CARE-PD: A Multi-Site Anonymized Clinical Dataset for Parkinson’s Disease Gait Assessment
(NeurIPS 2025)
CARE-PD is a dataset and evaluation benchmark suite for clinical gait analysis in Parkinson’s Disease, released as part of NeurIPS 2025 Datasets & Benchmarks Track submission.
CARE-PD is the largest publicly available archive of 3D mesh gait data for Parkinson's Disease (PD) and the first to include data collected across multiple sites. The dataset aggregates 9 cohorts from 8 clinical sites, including 363 participants spanning a range of disease severity. All recordings—whether from RGB video or motion capture—are unified into anonymized SMPL body gait meshes through a curated harmonization pipeline.
This dataset enables two main benchmarks:
- Supervised clinical score prediction: Estimating UPDRS gait scores from 3D meshes
- Unsupervised motion pretext tasks: Parkinsonian gait representation learning
git clone https://github.com/TaatiTeam/CARE-PD.git
cd CARE-PD
We tested our code on Python 3.9.21 and PyTorch 2.6.0
python -m venv carepd
source carepd/bin/activate
pip install --upgrade pip
pip install -r requirements.txt
pip install torch==2.6.0+cu118 torchvision==0.21.0+cu118 --index-url https://download.pytorch.org/whl/cu118
mkdir -p assets/datasets
Download the CARE-PD datasets from Dataverse and put them in the assets/datasets folder. Optionally you can download from HuggingFace:
huggingface-cli download vida-adl/CARE-PD --repo-type dataset --local-dir ./assets/datasets
You can use smpl_reader to read files and get a summary stats:
python data/smpl_reader.py --dataset PD-GaM BMCLab 3DGait T-SDU-PD DNE E-LC KUL-DT-T T-LTC T-SDU
Download preprocessed h36m formats from Dataverse and put them in the assets/datasets folder.
Rename the folder:
mv assets/datasets/h36m_preprocessed assets/datasets/h36m
You can also preprocess all datasets with the following command but it might take quite some time:
bash scripts/preprocess_smpl2h36m.sh
Download preprocessed HumanML3D formats from Dataverse and put them in the assets/datasets folder.
Rename the folder:
mv assets/datasets/HumanML3D_preprocessed assets/datasets/HumanML3D
You can also preprocess all datasets with the following command but it might take quite some time:
bash scripts/preprocess_smpl2humanml3d.sh
Download preprocessed 6D rotation formats from Dataverse and put them in the assets/datasets folder.
Rename the folder:
mv assets/datasets/6D_preprocessed assets/datasets/6D_SMPL
You can also preprocess all datasets with the following command but it might take quite some time:
bash scripts/preprocess_smpl2sixD.sh
Please also check dataset.md for more information.
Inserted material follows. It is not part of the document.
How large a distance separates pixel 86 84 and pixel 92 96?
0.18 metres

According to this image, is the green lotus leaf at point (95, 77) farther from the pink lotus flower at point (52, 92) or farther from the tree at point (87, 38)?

The dataset directory structure should look:
assets/
└── datasets/
└── 6D_SMPL/
├── 3DGait/
├── ...
├── folds/
├── Other_Datasets/
├── UPDRS_Datasets/
├── h36m/
├── 3DGait/
├── ...
├── HumanML3D/
├── 3DGait/
├── ...
├── 3DGait.pkl
├── BMCLab.pkl
├── DNE.pkl
├── E-LC.pkl
├── KUL-DT-T.pkl
├── PD-GaM.pkl
├── T-LTC.pkl
├── T-SDU-PD.pkl
├── T-SDU.pkl
bash scripts/download_models.sh
Pretrained checkpoints will be downloaded in assets/Pretrained_checkpoints
The output for each experiment will be saved inside a folder in experiment_outs/**experiment_name** specified in the config json file. To see full list for configs please check the config generator for each model inside ./configs folder.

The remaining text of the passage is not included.